Diana Burley, GSEHD professor and global cybersecurity expert, gives tips for avoiding phishing and website scams during the crisis.
By Tatyana Hopkins
Cyber criminals are taking advantage of the COVID-19 crisis, as cybersecurity experts have tracked a rise in online scams related to the novel coronavirus. Using concerns about the novel coronavirus, cyber criminals have launched deceptive phishing and websites related to the pandemic.
The FBI has issued alerts regarding scams related to fake donations, coronavirus cures and expedited stimulus checks. Google announced that it blocked 18 million daily malware and phishing emails related to COVID-19, in addition to more than 240 million COVID-related spam messages. The Federal Trade Commission has reported that coronavirus-related scams have cost Americans more than $33 million so far this year.
Diana Burley, a professor in the George Washington University Graduate School of Education and Human Development, a cybersecurity expert and executive director and chair of the GW Institute for Information Infrastructure (I3P), spoke with GW Today about how to stay protected against online scams:
Q: How have online scams used misinformation and specific vulnerabilities associated with the COVID-19 crisis?
A: Bad actors are actively working to take advantage of the uncertainty and shortage of reliable information about topics of urgent interest—coronavirus facts, stimulus payments and even opportunities for charitable giving.
They are creating fake websites, sharing misinformation through social media and using social engineering schemes such as email phishing attacks to trick users into revealing private information. All of these methods are designed to exploit the heightened anxiety of the crisis.
As the nation begins to emerge from quarantine, we need to watch for new schemes designed to take advantage of vulnerabilities associated with the reopening phase.
Q: How can internet users verify the information they come across related to the pandemic?
A: Users should be careful of information shared on social media, even if the information came from a friend, and whenever possible they should verify the original source before accepting the information as valid. They should be wary of newly-created entities claiming to have unique, unrecognized or unknown sources of information.
There are several good options to verify COVID-19 related information.

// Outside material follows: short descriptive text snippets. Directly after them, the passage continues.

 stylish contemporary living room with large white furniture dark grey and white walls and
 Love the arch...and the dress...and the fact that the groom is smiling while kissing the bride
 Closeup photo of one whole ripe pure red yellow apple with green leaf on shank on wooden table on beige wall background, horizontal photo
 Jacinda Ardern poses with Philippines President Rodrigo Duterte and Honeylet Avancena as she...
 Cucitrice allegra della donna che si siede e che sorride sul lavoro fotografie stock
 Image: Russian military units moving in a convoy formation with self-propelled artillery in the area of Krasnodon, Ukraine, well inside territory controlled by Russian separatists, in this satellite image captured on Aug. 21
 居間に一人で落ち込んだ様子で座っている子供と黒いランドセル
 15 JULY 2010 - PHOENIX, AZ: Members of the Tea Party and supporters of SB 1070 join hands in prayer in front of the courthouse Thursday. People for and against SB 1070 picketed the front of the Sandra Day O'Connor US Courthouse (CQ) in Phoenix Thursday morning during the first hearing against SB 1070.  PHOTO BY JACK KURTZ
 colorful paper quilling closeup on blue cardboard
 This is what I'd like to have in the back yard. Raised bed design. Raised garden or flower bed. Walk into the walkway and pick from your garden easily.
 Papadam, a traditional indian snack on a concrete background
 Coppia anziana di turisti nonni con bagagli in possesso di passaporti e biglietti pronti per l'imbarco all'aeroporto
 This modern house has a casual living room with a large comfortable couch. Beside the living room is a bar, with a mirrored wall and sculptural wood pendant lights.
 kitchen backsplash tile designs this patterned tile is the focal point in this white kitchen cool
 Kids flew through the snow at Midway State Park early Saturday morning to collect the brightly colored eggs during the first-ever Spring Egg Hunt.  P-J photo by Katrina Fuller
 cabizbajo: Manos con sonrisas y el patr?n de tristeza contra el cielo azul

Both the federal government and state and local jurisdictions, like Washington D.C., have established information sites to provide citizens with up-to-date crisis-related information.

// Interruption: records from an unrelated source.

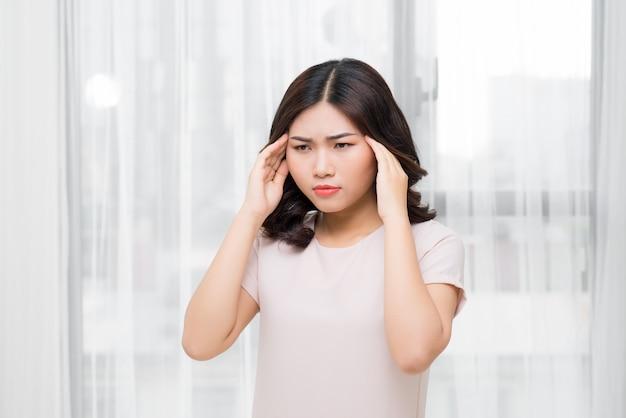Piękna młoda kobieta czuje się chora i ma ból głowy
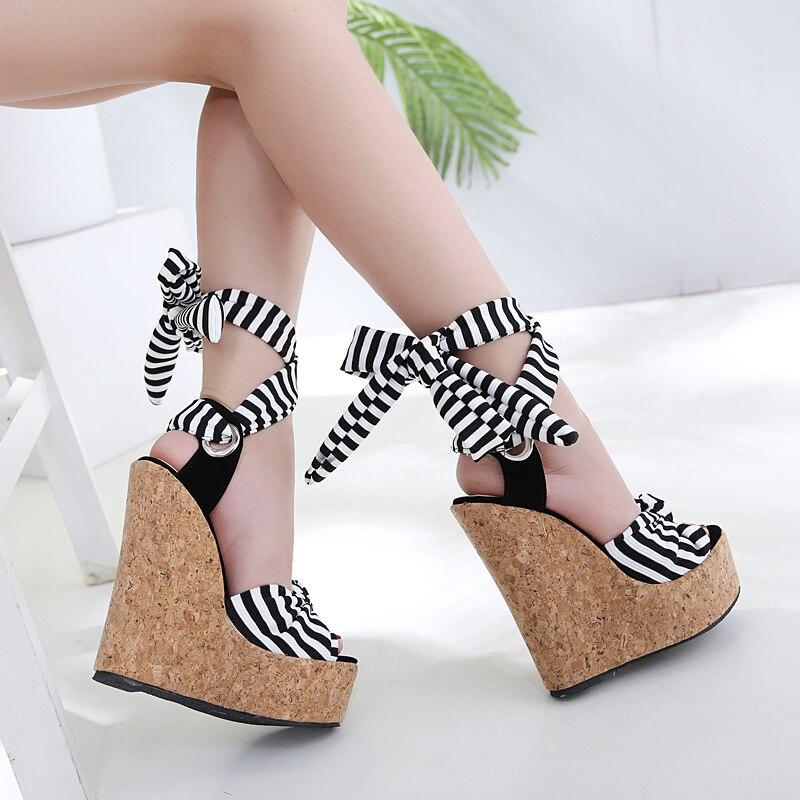 Купить с кэшбэком NIUFUNI 2020 Women's Stripe Ankle Strap Summer Gladiator Sandals Wedges High Heels Sexy Peep Toe Platform Woman Roman Shoes 16cm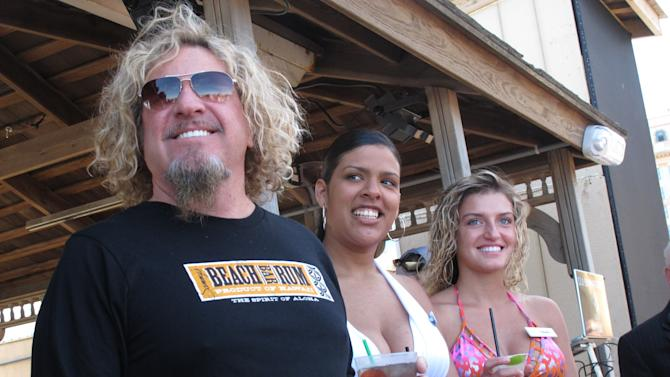 Singer Sammy Hagar poses for a photo at his beach bar in Atlantic City N.J., Friday, May 18, 2012. The former Van Halen singer says he's not surprised the band's tour with David Lee Roth appears to be falling apart, with dozens of dates postponed. He says brothers Eddie and Alex Van Halen are extremely hard to get along with, adding he didn't think the tour would last as long as it has. (AP Photo/Wayne Parry)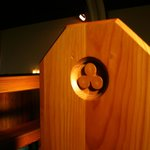 Trefoil reliefs decorate every pew in Lourdes Church.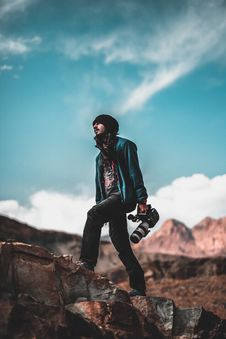 Free Man Wearing Blue Jacket Holding A White And Black Dslr Camera Royalty Free Stock Photography - 109927327
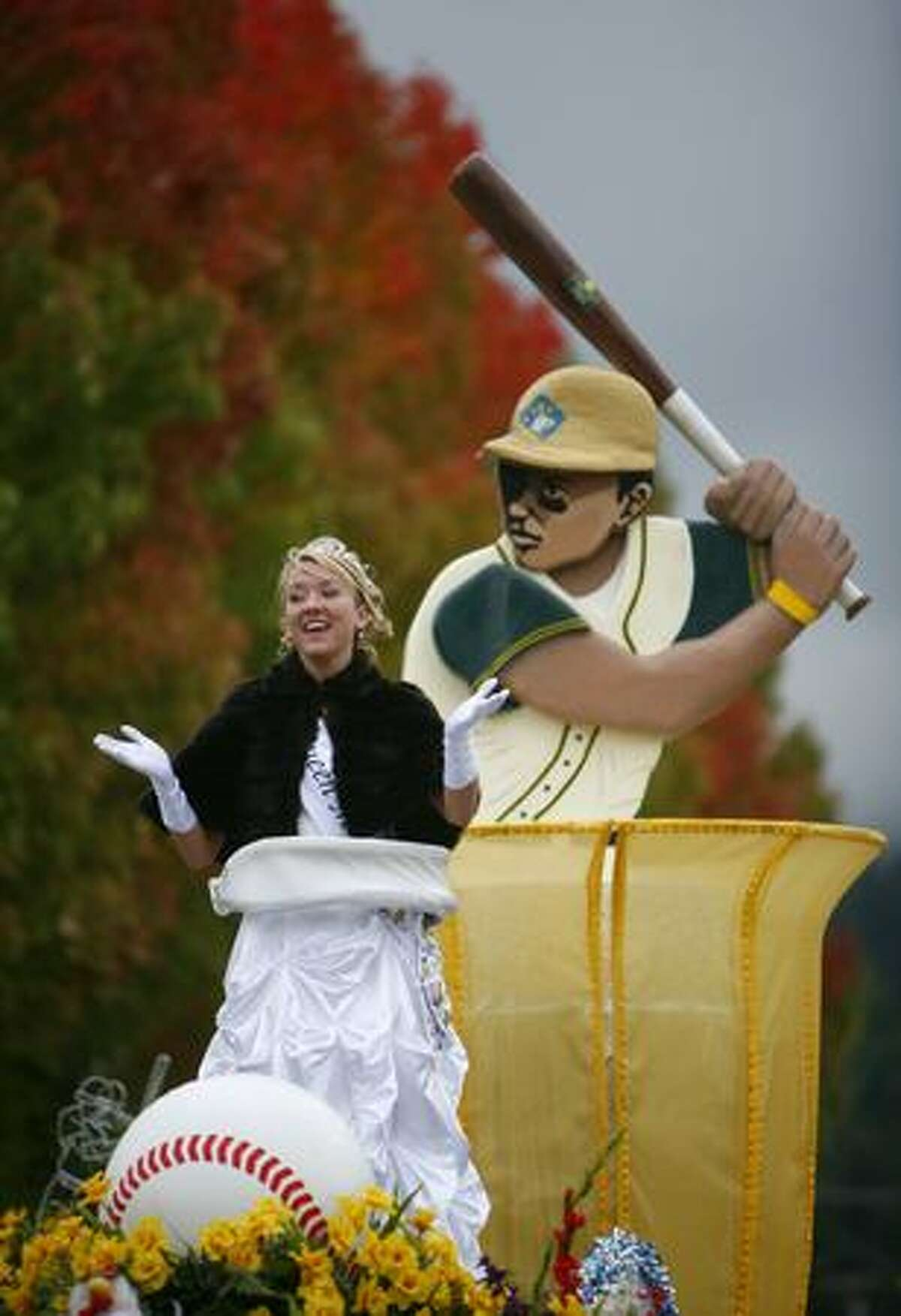 Members of the Daffodil Festival royalty ride in the Issaquah Salmon Days Festival parade.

Most employers are providing updates and information on appropriate procedures for their teleworking employees. Similarly, established retailers and service providers also offer guidance to successfully engage in online services.
Q: Are there any groups that are particularly vulnerable to emerging online scams?
A: Everyone is vulnerable, and we all need to be vigilant.
In this tumultuous environment—where information is constantly evolving, individual circumstances are changing frequently and where people are scared— everyone, even the most seasoned online users, can fall victim to scammers.
For example, an individual may be a regular online shopper but unfamiliar with telemedicine, another may be completely new to online shopping, and someone else may be accustomed to accessing the internet largely through more secure workplace systems and thus may operate with a false sense of security at home. Each of these individuals represent groups who are vulnerable for different reasons.
It is not an overstatement to say that we must all be mindful of our online habits. Bad actors are looking to exploit any vulnerability available to them. For all of us, both security and privacy concerns must remain top of mind as we continue to leverage digital platforms to work, shop, learn and stay socially connected.
Q: What recommendations or tips do you have for internet users to maintain security online?
A: Internet users can follow several fairly simple and inexpensive methods to protect themselves online. While not an exhaustive list, the following recommendations will enhance user security in cyberspace:
- Practice cybersecurity best practices. Use strong passwords and vary them across different websites. Never send credentials via email, back up your data and practice safe browsing habits.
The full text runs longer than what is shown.